The pandemic is taking a big toll on the government's bottom line.
The federal government's accumulated debt burden is projected to be larger than the overall economy next year for the first time since 1946. Debt is expected to reach an all-time high of 107% of gross domestic product in 2023.
The nonpartisan Congressional Budget Office expects the deficit to reach $3.3 trillion in the fiscal year ending this month. That's about 16% of GDP — a level not seen since the end of World War II in 1945.
Federal spending has soared to 32% of GDP this fiscal year as the government tries to address both the economic and public health costs of the pandemic. The coronavirus has infected more than 6 million people in the United States and claimed more than 180,000 lives here.
With tens of millions of people out of work and countless businesses struggling or shuttered, tax revenues are falling. Revenues are projected to be 16% of GDP this fiscal year — down from 16.3% last year and 18% in 2015.
The Congressional Budget Office projects that both revenues and spending will decline in the upcoming fiscal year, which begins Oct. 1. Next year's deficit is expected to be 8.6% of GDP.
Despite the historically high debt levels, the government's borrowing costs are expected to remain low for the next several years. The Congressional Budget Office projects interest costs will decline through 2024 before turning upward in the latter half of the decade.
NOEL KING, HOST:
Congressional forecasters are predicting something breathtaking. The federal debt right now is almost as big as the entire U.S. economy.
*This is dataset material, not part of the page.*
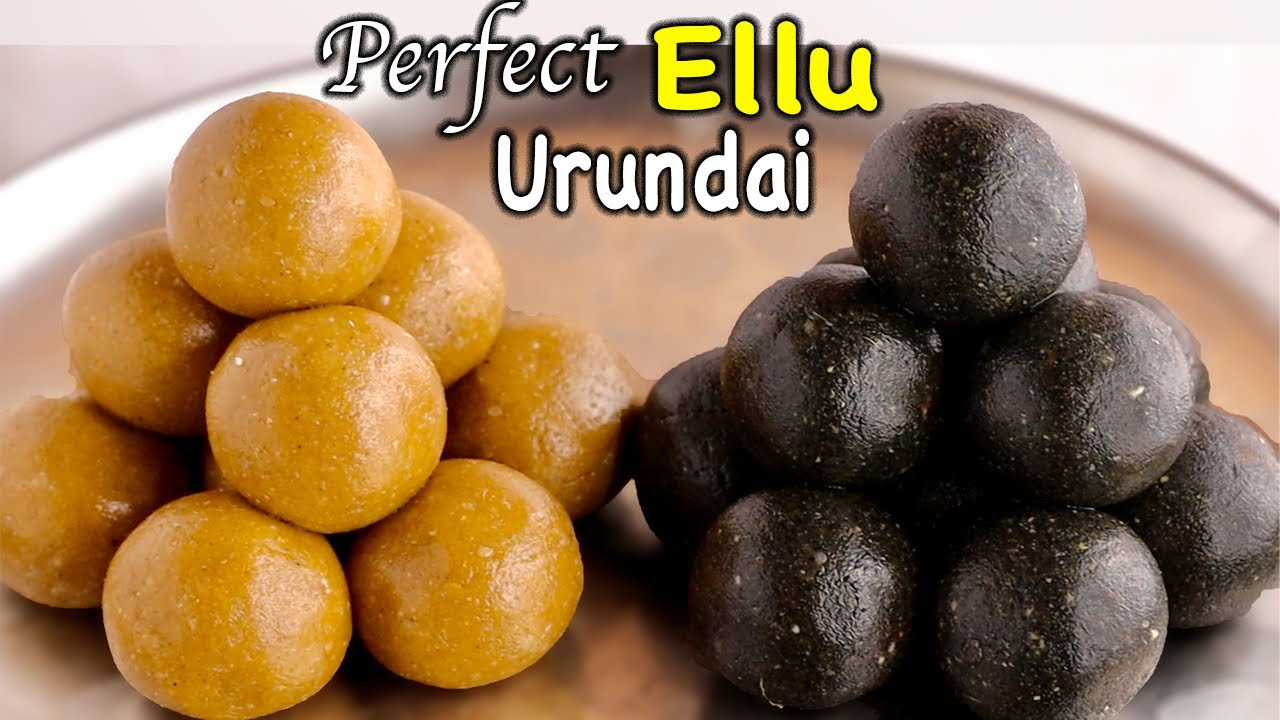 2 வித எள்ளு உருண்டை | Healthy Sesame Balls | How to Make Ellu Urundai in Tamil | Sesame balls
And by next year, they predict it'll be bigger, and it will soon surpass the debt load from World War II. So what does all of this mean? NPR's chief economics correspondent Scott Horsley has been looking through the data. Good morning, Scott.
SCOTT HORSLEY, BYLINE: Good morning, Noel.
KING: How did we get in this much debt?
HORSLEY: The government has been spending trillions of dollars to address both the health care and economic fallout from the pandemic. At the same time, households and businesses have been earning less money, so they're paying less in federal taxes. When the government pays out more and takes in less, the hole in its budget gets bigger. The nonpartisan Congressional Budget Office - they're the bean-counters here in Washington - they say red ink has more than tripled this year to $3.3 trillion. That's about one-sixth of GDP. And that makes this the biggest the deficit has been as a share of the economy since 1945.
KING: And then next year, the government's debt is expected to be bigger than the economy, which sounds astonishing. What does it mean exactly?
HORSLEY: If you think of the deficit as the amount you charge on your credit card in any given year, if you don't pay that off and instead you keep adding to it year after year, that accumulated balance is your debt. And next year, the federal government's debt is going to add up to more than all the goods and services we produce in the country in a year, our GDP. It's the first time that government debt has outstripped GDP in 75 years. So it is a milestone.
As eye-popping as that might be, though, Noel, even the people who are usually deficit scolds have acknowledged this is not the time for the government to suddenly get stingy. Rather, they say, you know, we're in a once-in-a-lifetime pandemic. and the government needs to put everything it can into solving that. Then once that's done, we can worry about the debt and deficit.
KING: That all sounds fair given how many people are out of work, how many people are going hungry, being evicted. I want to go back to the analogy of the credit card and ask you, how much room does the government have left on its credit card?
HORSLEY: There's still room. You know, even with these huge deficits, the government's borrowing costs are still pretty low. In fact, the CBO says interest payments are expected to keep falling for the next few years. Now, that won't last forever. In the latter half of the coming decade, the aging population and rising health care costs will put some pressure on the budget. But right now, there are plenty of people willing to lend money to the U.S. government for next to nothing in interest. It's also worth noting, Noel, that we were already running a big federal deficit before the pandemic hit. We were almost a trillion dollars in the red last year when times were good. So little wonder debts have been piling up during the deepest recession that most of us have ever lived through.
KING: Where has all of the money that the government has been spending during the pandemic - where has all of it been going?
HORSLEY: Some of it went for those $1,200 relief payments that most Americans got during the springtime. Some of it has gone to prop up struggling businesses with the forgivable loans and the PPP. Some went for ventilators and the warp speed vaccine development. And Noel, some of it has gone to pay unemployment benefits.
KING: NPR chief economics correspondent Scott Horsley. Thank you, Scott, for this.